O primeiro acerto da série está na tradução do absurdo real para a linguagem televisiva. As histórias de Luisão (Ailton Graça) e Pablo (Otávio Muller) – dois amigos cujos esquemas de enriquecimento rápido sempre terminam em fracassos épicos – são tão surrealistas que, não fossem as confirmações dos personagens reais no final de cada episódio, pareceriam invenções de roteiristas desesperados por risadas fáceis. Mas aí reside a genialidade: o roteiro, assinado por Vieira ao lado de nomes como Mauricio Rizzo, Caito Mainier e Bia Braune, não precisa forçar a barra. A realidade já fez o trabalho pesado. A cerca elétrica que eletrificou meio bairro, a família morando em uma sala comercial dividida por fitas adesivas, a invasão da escola para provar que o filho não era o fedido da turma – tudo isso é apresentado com um timing cômico preciso, mas também com uma fotografia que oscila entre o calor do cerrado e a os enquadramentos sóbrios de uma sitcom clássica.
Falando em fotografia, é impressionante como a direção de arte e a cinematografia conseguem equilibrar o tom de documentário afetivo com a linguagem visual da comédia. As cenas em Palmas são filmadas com uma luz que parece emanar do asfalto quente, enquanto os closes nos rostos de Dira Paes (Conceição) e Ailton Graça capturam microexpressões que elevam o humor além do verbal. A montagem, ágil sem ser frenética, lembra o ritmo das melhores sitcoms afro-americanas, mas com pausas deliberadas para deixar a tragédia do personagem respirar – como na cena em que Luisão, em câmera lenta, percebe que seu plano deu errado mais uma vez.
E é impossível falar de Pablo & Luisão sem destacar o elenco. Ailton Graça e Otávio Muller têm uma química que transcende a ficção; parece mesmo que são amigos de infância, com suas manias e frustrações entranhadas. Dira Paes, como a matriarca que segura a família no grito, rouba cenas sem precisar de exageros – um olhar seu vale mais que dez piadas. E os jovens Yves Miguel (Paulo) e João Pedro Martins (Neto) entregam performances que evitam os clichês da “criança irritante” ou do “adolescente rebelde”, mostrando uma família que, apesar de tudo, se apoia.

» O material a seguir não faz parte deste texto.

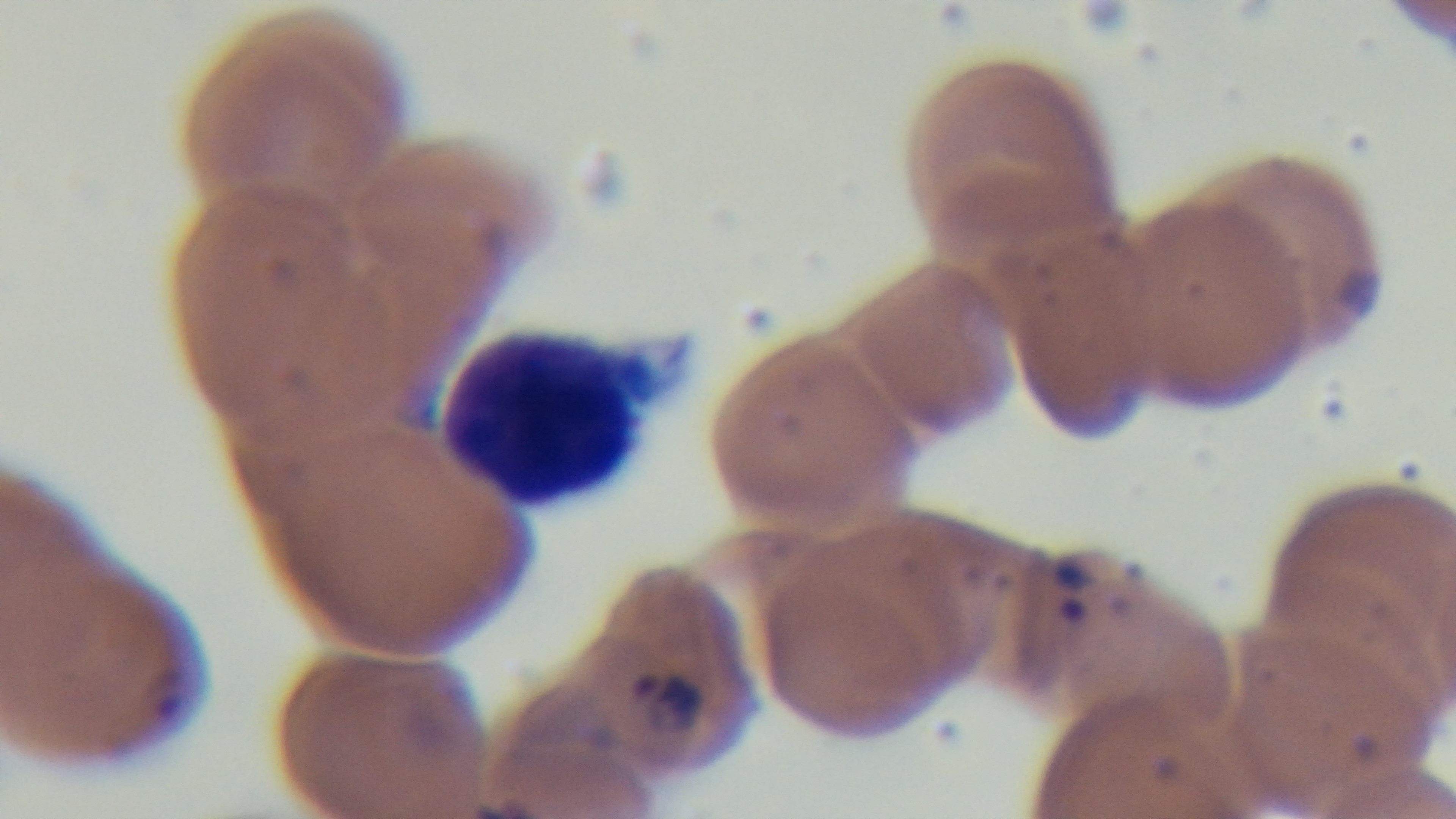
Infected.

{
  "capture": "mounted 4K digital camera",
  "modality": "light microscopy",
  "objective": "100x oil immersion",
  "stain": "Giemsa",
  "field_of_view": "one from the slide",
  "preparation": "thin"
}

Mas o que realmente faz a série brilhar é sua capacidade de transformar memórias pessoais em espelho coletivo. As aventuras de Luisão e Pablo não são apenas engraçadas; são reconhecíveis. Quem nunca teve um tio que investiu em pirâmide? Ou uma mãe que acreditou no poder milagroso do noni, mesmo com o cheiro de “bunda suja” (como bem descreve o texto original)? A série acerta ao não tratar essas histórias como mera caricatura, mas como parte de um imaginário nacional onde a criatividade e a precariedade andam de mãos dadas.
Tecnicamente, e em termos de produção nacional, a série inova ao quebrar a quarta parede sem perder o tom documental. As cenas finais, onde o Paulo Vieira real conversa com os personagens que inspiraram a série, poderiam soar como um recurso batido, mas aqui funcionam como um carimbo de autenticidade. É como se a série dissesse: “Você não acreditaria se não mostrássemos a prova”. E, no entanto, mesmo sem essas confirmações, a direção de Pablo & Luisão já teria conquistado o público pela forma como equilibra o caos narrativo com uma estrutura redonda.

Eis o grande trunfo da série: ela é sobre gente comum, mas não é para gente comum – é feita como gente comum. Não há aqui a distância elitista de quem olha a pobreza de cima para baixo, nem a romantização do “brasileiro que se vira”. Há, sim, um afeto que permeia cada quadro, cada piada, cada desastre. E é esse afeto que faz Pablo & Luisão ser mais do que uma comédia; é um retrato do Brasil que a TV – ou o streaming, nesse caso – há muito não ousava mostrar.
No fim, a série cumpre o que promete: fazer rir, mas também fazer lembrar. E, num país onde a memória é tão frágil quanto os planos de Luisão e Pablo, isso já é vitória. Que venham mais temporadas – e que a TV aberta perceba o que a Globoplay já entendeu: o melhor humor é aquele que nasce da vida real, sem medo de rir dela, mas também sem deixar de amá-la.